For a while, Donald Trump's allies tried to defend the president's Ukraine scheme by insisting that Ukraine didn't know about the White House withholding military aid. It was, the Republican argued, a key element: in order to prove extortion, the target would need to know it was being extorted.
This argument collapsed weeks ago, though it soon after morphed into a related talking point: Ukraine didn't feel "pressure" from the Trump administration about the White House's political scheme. Indeed, the president tweeted just yesterday that Ukrainian leaders "said that there was no pressure placed on them whatsoever."
As we've discussed, the public pronouncements from Ukrainian leaders should be taken with a grain of salt. We're talking about a vulnerable ally, heavily dependent on the United States, struggling against Russian aggression. At least publicly, Ukraine has every reason to go out of its way to stay in the White House's good graces, and officials in Kyiv know that crossing Trump in the midst of this scandal carry enormous risks -- especially with a Republican-led Senate unlikely to remove the American president from office.
But privately, it's a different story.
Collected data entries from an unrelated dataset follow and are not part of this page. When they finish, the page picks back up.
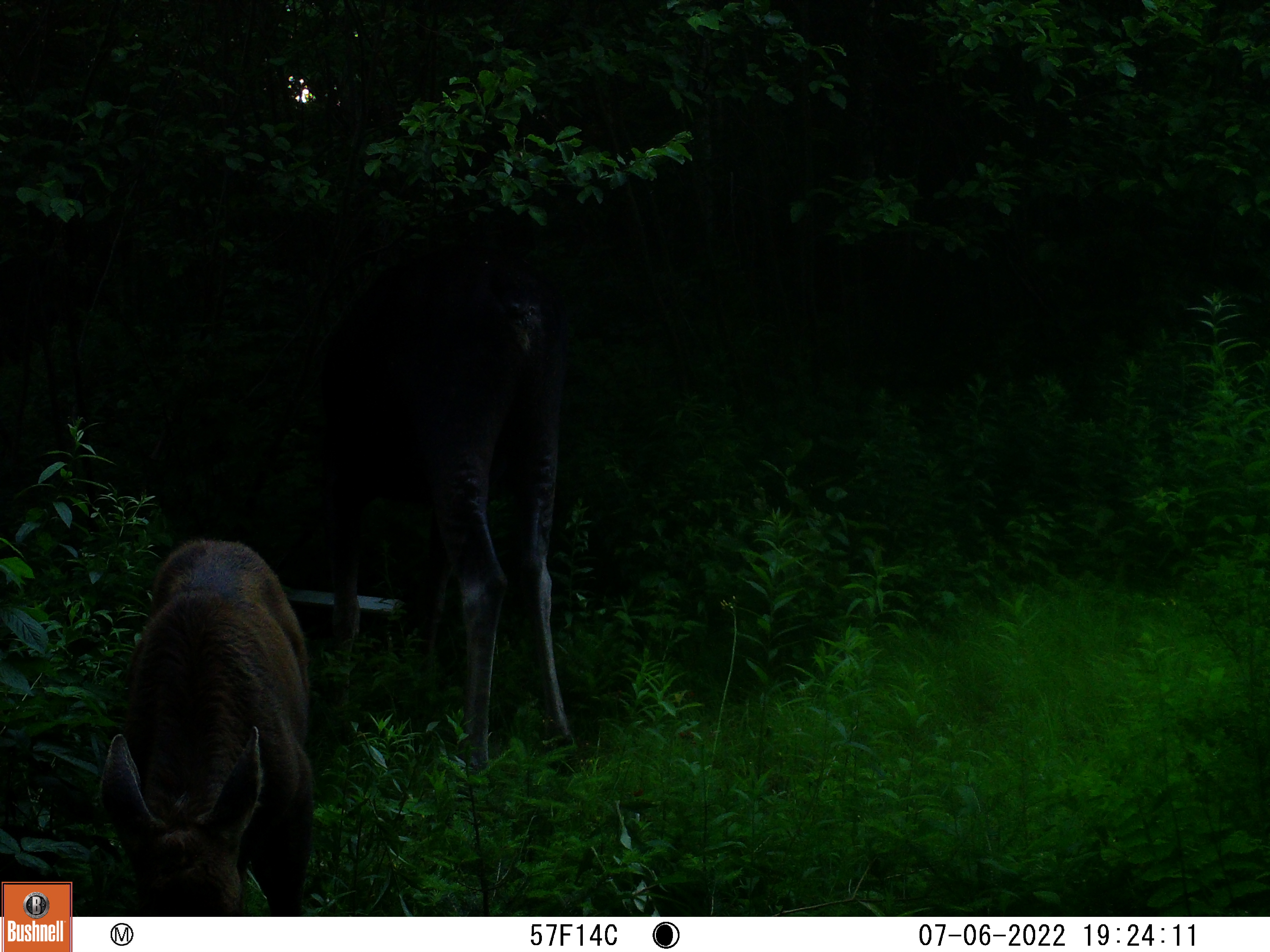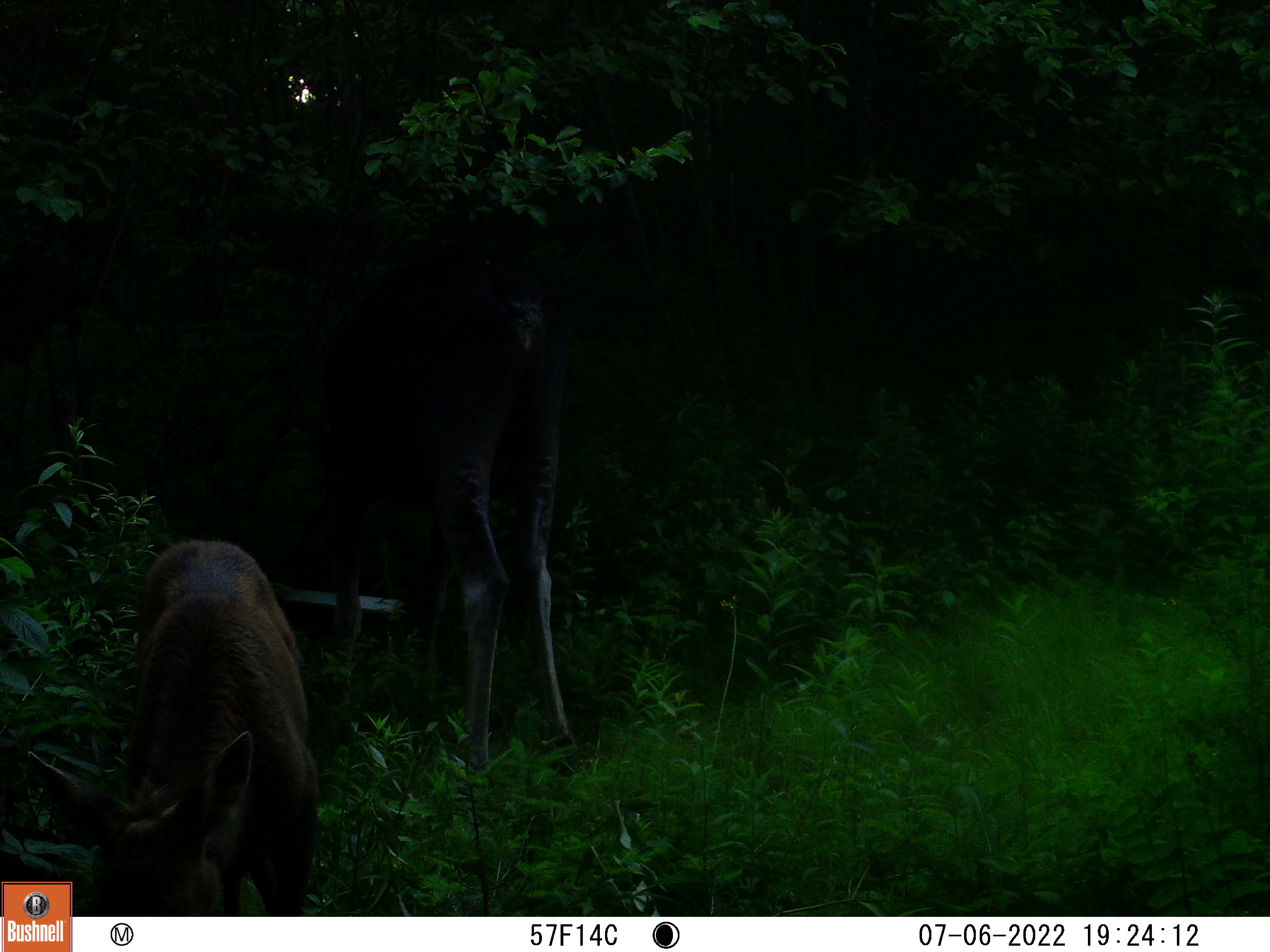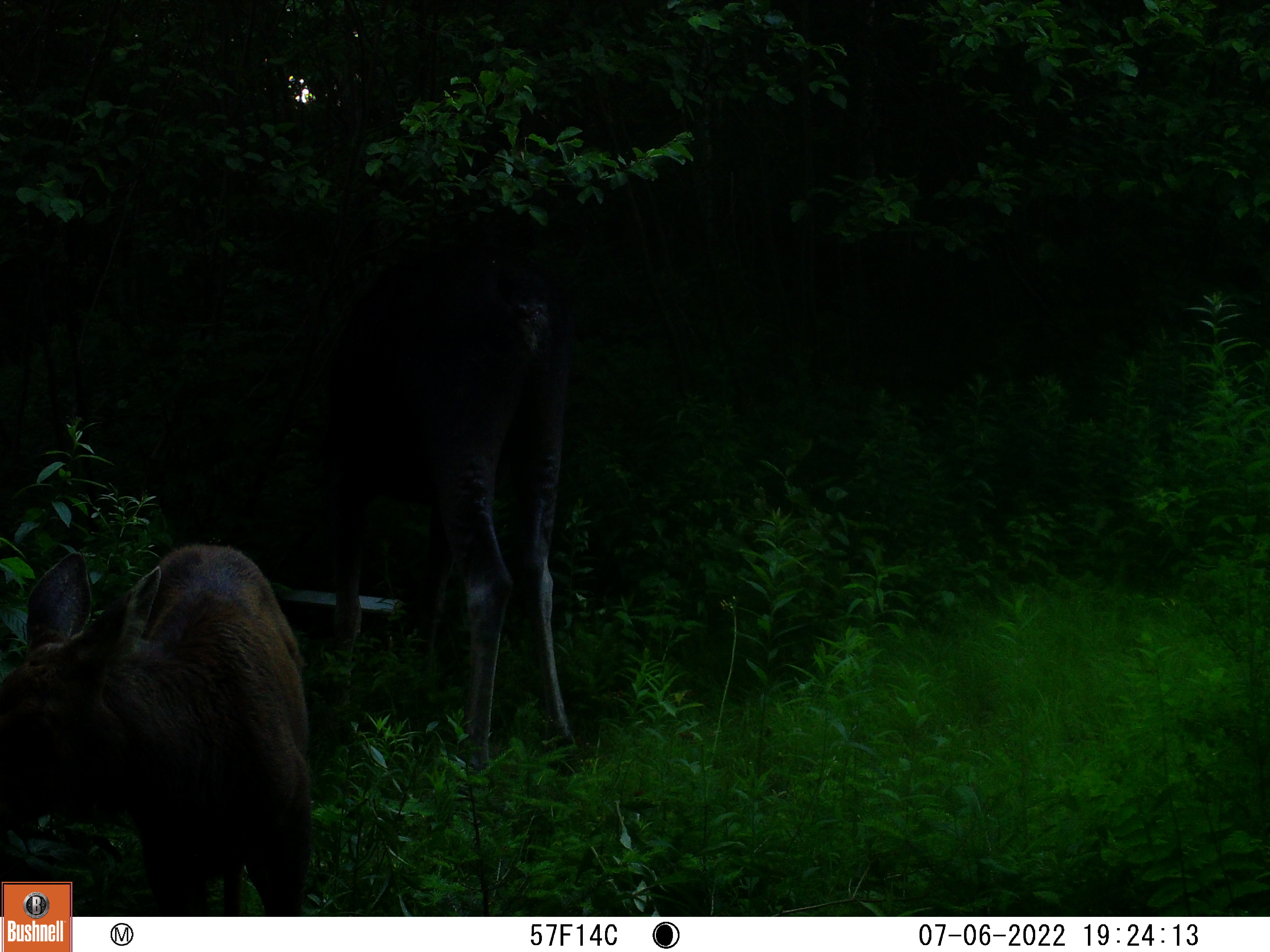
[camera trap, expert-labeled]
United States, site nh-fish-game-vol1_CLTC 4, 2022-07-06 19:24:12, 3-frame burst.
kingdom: Animalia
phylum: Chordata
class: Mammalia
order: Artiodactyla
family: Cervidae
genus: Alces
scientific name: Alces alces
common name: moose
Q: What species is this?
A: Moose (Alces alces).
The Associated Press had this report this morning:
Despite his denials, Ukrainian President Volodymyr Zelenskiy was feeling pressure from the Trump Administration to investigate former Vice President Joe Biden before his July phone call with President Donald Trump that has led to impeachment hearings.In early May, staff at the U.S. Embassy in Kyiv, including then-Ambassador Marie Yovanovitch, were briefed on a meeting Zelenskiy held in which he sought advice on how to navigate the difficult position he was in, according to two people with knowledge of the briefings.He was concerned that Trump and associates were pressing him to take action that could affect the 2020 U.S. presidential race, the people said.
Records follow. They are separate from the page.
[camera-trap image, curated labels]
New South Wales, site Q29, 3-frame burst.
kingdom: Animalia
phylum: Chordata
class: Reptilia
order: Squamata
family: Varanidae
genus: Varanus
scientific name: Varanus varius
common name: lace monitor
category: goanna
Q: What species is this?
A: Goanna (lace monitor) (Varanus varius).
To a certain degree, this may seem like common sense. In fact, the Associated Press reported weeks ago that Zelensky huddled with aides in May -- before even taking office -- expressing concern about Trump World political pressure about a Biden investigation.
But what I found especially notable about the AP's newest report is that Trump administration officials knew about the Ukrainian president's concerns.
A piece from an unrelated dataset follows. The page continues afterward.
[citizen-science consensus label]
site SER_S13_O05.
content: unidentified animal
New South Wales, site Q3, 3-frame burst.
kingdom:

Zelensky realized he was in a jam. He needed U.S. support; he couldn't alienate the White House; and he wasn't sure how best to deal with Team Trump's corrupt requests. Officials at the U.S. Embassy in Kyiv were briefed on all of this.
If the takeaway from this is, "Zelensky didn't tell the truth when he said he didn't feel pressure," that wildly misses the point. The Ukrainian president wasn't -- and still isn't -- in a position to speak candidly about the White House's scheme.
Rather, what matters here is that everyone involved had their eyes wide open: Zelensky knew about the pressure, and the Trump administration was aware of Zelensky's concerns, creating an opportunity for the extortion scheme to work as intended.
And with that, another pillar of the White House's defense appears to be collapsing.